18. Juli 2022 aktualisiert von: University of applied sciences

Der Verlauf und die Neuroplastizität bei Nackenschmerz-assoziierten Erkrankungen und Schleudertrauma-assoziierten Erkrankungen in der Allgemeinbevölkerung: Eine einjährige prospektive beobachtende Kohortenstudie PROCO-Neck

Nackenschmerzen-assoziierte Erkrankungen (NAD) und Schleudertrauma-assoziierte Erkrankungen (WAD) sind große Gesundheitsprobleme.
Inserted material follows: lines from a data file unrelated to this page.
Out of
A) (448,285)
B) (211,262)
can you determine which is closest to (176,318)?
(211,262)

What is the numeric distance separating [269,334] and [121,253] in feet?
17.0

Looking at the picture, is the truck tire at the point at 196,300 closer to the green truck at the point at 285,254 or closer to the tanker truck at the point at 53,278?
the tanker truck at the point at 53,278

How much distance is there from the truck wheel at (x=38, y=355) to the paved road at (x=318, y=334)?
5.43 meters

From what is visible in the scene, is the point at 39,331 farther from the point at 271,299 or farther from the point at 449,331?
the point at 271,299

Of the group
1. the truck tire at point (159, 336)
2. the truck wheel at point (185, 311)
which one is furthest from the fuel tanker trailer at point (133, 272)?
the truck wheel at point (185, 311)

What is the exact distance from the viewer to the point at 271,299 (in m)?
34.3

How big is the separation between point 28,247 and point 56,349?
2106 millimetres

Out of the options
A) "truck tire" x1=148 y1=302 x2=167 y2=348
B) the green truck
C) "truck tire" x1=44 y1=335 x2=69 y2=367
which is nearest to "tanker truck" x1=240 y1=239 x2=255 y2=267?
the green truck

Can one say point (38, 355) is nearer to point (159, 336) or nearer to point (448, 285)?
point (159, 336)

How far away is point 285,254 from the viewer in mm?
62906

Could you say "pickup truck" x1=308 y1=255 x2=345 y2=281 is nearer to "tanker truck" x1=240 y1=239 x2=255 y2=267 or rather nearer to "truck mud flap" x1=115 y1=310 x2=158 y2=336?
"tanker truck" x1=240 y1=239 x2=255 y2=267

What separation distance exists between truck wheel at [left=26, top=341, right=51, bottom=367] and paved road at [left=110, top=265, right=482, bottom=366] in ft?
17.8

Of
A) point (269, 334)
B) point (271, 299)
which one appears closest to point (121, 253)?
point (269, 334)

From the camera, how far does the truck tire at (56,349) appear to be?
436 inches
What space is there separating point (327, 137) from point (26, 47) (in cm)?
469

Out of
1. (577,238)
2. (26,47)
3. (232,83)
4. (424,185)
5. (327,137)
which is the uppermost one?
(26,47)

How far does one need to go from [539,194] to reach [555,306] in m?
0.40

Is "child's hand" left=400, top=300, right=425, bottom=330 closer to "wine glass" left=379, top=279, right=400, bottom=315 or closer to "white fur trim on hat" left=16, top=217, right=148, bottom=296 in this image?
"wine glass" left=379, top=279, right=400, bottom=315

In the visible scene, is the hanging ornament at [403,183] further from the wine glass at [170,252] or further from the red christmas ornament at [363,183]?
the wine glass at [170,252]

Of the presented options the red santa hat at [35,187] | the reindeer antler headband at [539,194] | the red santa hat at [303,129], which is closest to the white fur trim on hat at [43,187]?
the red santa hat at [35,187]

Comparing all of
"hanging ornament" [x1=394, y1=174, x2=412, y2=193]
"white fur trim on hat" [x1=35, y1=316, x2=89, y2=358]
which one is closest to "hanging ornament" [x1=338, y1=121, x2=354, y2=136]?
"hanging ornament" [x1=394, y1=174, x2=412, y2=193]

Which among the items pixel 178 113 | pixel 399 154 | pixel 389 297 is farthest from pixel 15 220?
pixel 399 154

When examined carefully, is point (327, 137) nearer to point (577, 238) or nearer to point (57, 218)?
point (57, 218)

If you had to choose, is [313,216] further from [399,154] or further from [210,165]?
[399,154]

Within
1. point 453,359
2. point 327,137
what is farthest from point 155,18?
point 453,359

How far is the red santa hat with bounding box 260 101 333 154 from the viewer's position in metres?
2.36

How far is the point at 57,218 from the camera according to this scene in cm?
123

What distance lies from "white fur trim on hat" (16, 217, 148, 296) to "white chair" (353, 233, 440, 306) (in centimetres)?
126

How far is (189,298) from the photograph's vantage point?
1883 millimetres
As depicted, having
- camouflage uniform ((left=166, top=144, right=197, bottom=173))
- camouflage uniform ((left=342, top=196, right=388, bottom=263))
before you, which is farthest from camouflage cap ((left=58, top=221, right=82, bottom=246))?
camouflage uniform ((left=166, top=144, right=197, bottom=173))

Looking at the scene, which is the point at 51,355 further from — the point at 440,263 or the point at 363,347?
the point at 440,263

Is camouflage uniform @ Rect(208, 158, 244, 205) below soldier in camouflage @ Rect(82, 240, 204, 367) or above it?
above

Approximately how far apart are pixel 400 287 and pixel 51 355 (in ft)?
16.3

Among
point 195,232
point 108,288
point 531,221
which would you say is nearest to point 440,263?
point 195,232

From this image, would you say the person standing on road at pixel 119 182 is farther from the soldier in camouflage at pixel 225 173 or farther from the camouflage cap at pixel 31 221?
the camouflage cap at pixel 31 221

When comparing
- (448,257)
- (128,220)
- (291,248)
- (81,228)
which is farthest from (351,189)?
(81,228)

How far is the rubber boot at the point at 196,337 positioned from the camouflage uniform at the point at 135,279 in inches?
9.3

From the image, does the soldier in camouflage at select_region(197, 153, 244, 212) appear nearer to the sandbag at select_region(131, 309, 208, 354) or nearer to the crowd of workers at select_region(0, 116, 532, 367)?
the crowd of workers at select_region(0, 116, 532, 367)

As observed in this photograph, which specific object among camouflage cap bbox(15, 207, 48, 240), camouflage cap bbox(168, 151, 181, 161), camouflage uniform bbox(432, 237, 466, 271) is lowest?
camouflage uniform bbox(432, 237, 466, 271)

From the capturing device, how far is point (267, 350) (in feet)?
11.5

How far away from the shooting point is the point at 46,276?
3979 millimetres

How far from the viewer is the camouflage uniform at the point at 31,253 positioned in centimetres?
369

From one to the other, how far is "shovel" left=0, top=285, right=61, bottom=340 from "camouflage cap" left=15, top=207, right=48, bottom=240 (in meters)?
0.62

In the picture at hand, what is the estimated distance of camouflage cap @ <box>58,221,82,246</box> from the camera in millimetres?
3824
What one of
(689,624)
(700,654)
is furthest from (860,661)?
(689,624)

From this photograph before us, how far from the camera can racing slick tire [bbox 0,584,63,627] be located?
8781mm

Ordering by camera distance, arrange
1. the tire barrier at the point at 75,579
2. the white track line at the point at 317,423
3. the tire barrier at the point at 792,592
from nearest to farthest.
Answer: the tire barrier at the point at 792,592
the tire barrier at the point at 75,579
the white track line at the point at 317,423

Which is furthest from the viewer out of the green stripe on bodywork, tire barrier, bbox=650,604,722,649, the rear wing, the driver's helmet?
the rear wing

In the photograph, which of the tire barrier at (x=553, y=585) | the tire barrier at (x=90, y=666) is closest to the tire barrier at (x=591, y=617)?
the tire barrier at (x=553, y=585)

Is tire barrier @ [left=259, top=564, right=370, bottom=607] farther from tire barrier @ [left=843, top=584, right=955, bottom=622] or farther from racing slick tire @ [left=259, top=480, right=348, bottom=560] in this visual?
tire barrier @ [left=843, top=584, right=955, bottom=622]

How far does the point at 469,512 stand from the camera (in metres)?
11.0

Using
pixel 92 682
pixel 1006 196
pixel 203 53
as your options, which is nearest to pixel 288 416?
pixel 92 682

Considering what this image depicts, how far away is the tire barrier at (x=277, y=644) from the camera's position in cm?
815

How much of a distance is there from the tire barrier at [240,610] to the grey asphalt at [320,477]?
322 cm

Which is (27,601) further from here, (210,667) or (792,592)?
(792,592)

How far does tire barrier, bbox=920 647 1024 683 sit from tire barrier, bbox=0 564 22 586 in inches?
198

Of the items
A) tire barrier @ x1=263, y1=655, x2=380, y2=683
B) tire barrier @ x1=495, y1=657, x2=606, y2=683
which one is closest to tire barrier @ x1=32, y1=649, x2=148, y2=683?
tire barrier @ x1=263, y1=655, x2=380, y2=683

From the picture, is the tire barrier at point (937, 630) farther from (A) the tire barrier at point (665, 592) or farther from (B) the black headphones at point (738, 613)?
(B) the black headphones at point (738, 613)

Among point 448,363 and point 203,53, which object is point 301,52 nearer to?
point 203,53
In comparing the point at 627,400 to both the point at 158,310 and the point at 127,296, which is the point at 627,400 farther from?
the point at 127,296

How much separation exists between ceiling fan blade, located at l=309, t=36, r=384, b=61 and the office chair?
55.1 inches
NAD hat eine Lebenszeitprävalenz von 54 %. Obwohl sich die Mehrheit der Patienten innerhalb der ersten drei Monate erholt, entwickelt eine Minderheit anhaltende Schmerzen. WAD hingegen wird seltener gemeldet, aber die Patienten leiden oft stärker. Patienten mit chronischen Symptomen stellen eine erhebliche Belastung in Bezug auf Schmerzen, Leiden, medizinische Versorgung und soziale Kosten dar. Die Erkenntnisse über den natürlichen Verlauf von NAD und WAD spiegeln die Notwendigkeit wider, Faktoren neben Schmerzen zu identifizieren, die mit der Persistenz von Symptomen zusammenhängen. Erstens können Änderungen der Eingabe und Verarbeitung mehrerer sensorischer Modalitäten, die zu einer Beeinträchtigung der Bewegungskontrolle führen, zu anhaltenden Symptomen führen und die Lebensqualität beeinträchtigen. Außerdem stützen Erkenntnisse zu psychosozialen Faktoren, die Schmerzergebnisse vorhersagen, die wachsende Zahl von Forschungsarbeiten, die eine bidirektionale Beziehung zwischen somatischen und psychosozialen Variablen vorschlagen. Neben dem Angstvermeidungsverhalten bei NAD und WAD besteht insbesondere die dringende Notwendigkeit, schmerzbezogene Aktivitätsmuster zu untersuchen. Maladaptive Aktivitätsmuster haben einen Einfluss auf Schmerzen und Behinderungen in der Langzeitprognose. Angesichts der hohen Prävalenz von NAD und WAD ist es wichtig, dass die kortikale Repräsentation der Halswirbelsäule noch nicht untersucht wurde und Berichte über Neuroplastizität nach wie vor rar sind. Diese Mängel sollten angegangen werden, um den zeitlichen Aspekt der Neuroplastizität und ihre Beteiligung an der Schmerzpersistenz zu belegen.

Hypothesen:

Wir vermuten I., dass beeinträchtigte sensomotorische Fähigkeiten und mentale Gesundheit zu Studienbeginn die Schmerzintensität und Behinderung während der Messung erhöhen.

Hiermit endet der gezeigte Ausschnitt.